- [ПИСЬМЕННОЕ ЗАДАНИЕ A]
Можете дословно повторить отрывок из текста о Шварце от «По мере получения» до «борьбу за сценарий.» включительно?

- [ТЕКСТ ДЛЯ ЧТЕНИЯ]
===============

Августовское партийное постановление заставило и Союздетфильм ужесточить требования к сценарию «Царя Водокрута». В конце августа Шварц уведомил киностудию о согласии доработать свой текст после его пересмотра. Представив в студию итог нескольких переработок сценария, в октябре Шварц получил новые замечания Союздетфильма. В рекомендациях указывают, что «изобразительный материал сценария распределен таким образом, что наиболее яркое, занимательное и действенное падает на сторону “зла”, а потому “противоборство солдата, его активная борьба со “злом” выглядит значительно бледнее и решено изобразительно менее интересно и изобретательно». Руководство киностудии дало понять автору, что «солдату должны помогать силы природы, что лежит в традициях русских сказок, его сугубо солдатские атрибуты (ружье, лопата и др.)», и что он должен быть «обладателем чудесных предметов. Например, сапог-скороходов, шапки-невидимки и т. д.». Заодно объяснялось, что «было бы правильнее, чтобы Марья-искусница, будучи взятой в полон, не покорилась бы Водяному, а активно боролась бы с его злыми чарами». «В сценарии явно не хватает сцены, – делится своими наставлениями руководство киностудии, – где бы она сопротивлялась “отуманиванию” и пыталась бы освободиться от неволи».
По мере получения новых и новых указаний такого рода Евгений Львович понял, что придуманную им сказку хотят превратить в нечто совершенно нелепое и неудобоваримое, и прекратил борьбу за сценарий.
В конце лета 1946 года Шварц по приглашению Николая Акимова находился в Сочи и по его настоянию (а заодно и под его присмотром) работал над новой пьесой для Театра комедии. Тематика пьесы должна была быть современной, и Евгений Львович задумал сюжет о преодолении тех испытаний, с которыми сталкиваются молодожены.

===============

[Фрагменты данных с пространственными вопросами]
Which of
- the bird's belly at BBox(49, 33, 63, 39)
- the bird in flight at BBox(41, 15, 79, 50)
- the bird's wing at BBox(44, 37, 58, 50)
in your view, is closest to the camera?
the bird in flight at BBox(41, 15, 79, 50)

===============

- [ПИСЬМЕННОЕ ЗАДАНИЕ B]
Обновите весь листинг: замените «in your view» на «in your opinion», а всё прочее оставьте как есть.

- [ОБРАЗЕЦ ОТВЕТА A]
По мере получения новых и новых указаний такого рода Евгений Львович понял, что придуманную им сказку хотят превратить в нечто совершенно нелепое и неудобоваримое, и прекратил борьбу за сценарий.

- [ОБРАЗЕЦ ОТВЕТА B]
Which of
- the bird's belly at BBox(49, 33, 63, 39)
- the bird in flight at BBox(41, 15, 79, 50)
- the bird's wing at BBox(44, 37, 58, 50)
in your opinion, is closest to the camera?
the bird in flight at BBox(41, 15, 79, 50)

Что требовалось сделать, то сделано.